[SELECTED EXTRACT]

Good news: The feds just gave employers more incentive to offer internship programs.

In a new Field Assistance Bulletin by its Wage-and-Hour Division, the DOL announced it’ll be dropping the more-comprehensive “six-factor test” for determining whether an intern qualifies as an employee entitled to at least minimum wage and overtime payments under the FLSA.

Under the six-factor test, the DOL considered all interns to be employees unless each of the very strict factors in the test were met. As a result, companies generally had to make their internship program paid to avoid running afoul of the FLSA.

In its place, the DOL is adopting what industry experts are calling a more employer-friendly “primary beneficiary” test.

Why the change? Because an increasing number of federal courts rejected the six-factor test in favor of the primary beneficiary test, a test laid out in Glatt v. Searchlight Pictures.

Specifically, the agency said the primary beneficiary test is being added to:

 “align with recent case law, eliminate unnecessary confusion among the regulated community, and provide [its] investigators with increased flexibility to holistically analyze internships on a case-by-case basis.”

Who benefits most?

In a nutshell, the primary beneficiary test requires employers to consider a non-exhaustive list of factors to determine whether the intern or the employer is the primary beneficiary of the internship. If it’s the latter, the internship must be paid.

The list of factors used by courts — and cited by the DOL in its most recent Fact Sheet on internships under the FLSA — to determine the status of the internship include:

  1. The extent to which the intern and the employer clearly understand that there is no expectation of compensation. Any promise of compensation, express or implied, suggests that the intern is an employee—and vice versa.

[/SELECTED EXTRACT]
[DATA EXCERPTS]

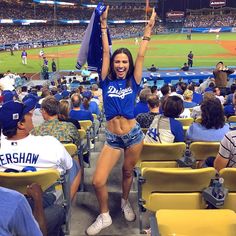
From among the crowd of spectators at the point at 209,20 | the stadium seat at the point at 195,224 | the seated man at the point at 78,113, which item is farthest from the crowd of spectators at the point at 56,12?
the stadium seat at the point at 195,224

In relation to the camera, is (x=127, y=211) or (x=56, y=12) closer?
(x=127, y=211)

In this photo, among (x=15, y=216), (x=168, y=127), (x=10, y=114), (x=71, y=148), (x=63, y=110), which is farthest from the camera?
(x=63, y=110)

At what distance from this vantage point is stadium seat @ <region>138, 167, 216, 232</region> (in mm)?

[/DATA EXCERPTS]

▶ _INSTRUCTIONS_:
a: Answer these questions using the article on the Labor Department's intern test.
(i) Which division of the DOL issued the new Field Assistance Bulletin?
(ii) In which case was the primary beneficiary test laid out?
(iii) What must happen to an internship when the employer is the primary beneficiary?
b: Carry on the article on the Labor Department's intern test from its last sentence.

▶ _OUTPUTS BY TASK_:
a:
(i) The Wage-and-Hour Division.
(ii) Glatt v. Searchlight Pictures.
(iii) The internship must be paid.

b:
  2. The extent to which the internship provides training that would be similar to that which would be given in an educational environment, including the clinical and other hands-on training provided by educational institutions.
  3. The extent to which the internship is tied to the intern’s formal education program by integrated coursework or the receipt of academic credit.
  4. The extent to which the internship accommodates the intern’s academic commitments by corresponding to the academic calendar.
  5. The extent to which the internship’s duration is limited to the period in which the internship provides the intern with beneficial learning.
  6. The extent to which the intern’s work complements, rather than displaces, the work of paid employees while providing significant educational benefits to the intern.
  7. The extent to which the intern and the employer understand that the internship is conducted without entitlement to a paid job at the conclusion of the internship.

Unlike the six-factor test, every factor in the primary beneficiary test does not need to be met in order for an internship to be legally unpaid under the FLSA. The factors are simply meant to be taken together to help determine the primary beneficiary of the relationship.

Plus, because the list is non-exhaustive, courts may consider additional factors if they are relevant to the situation.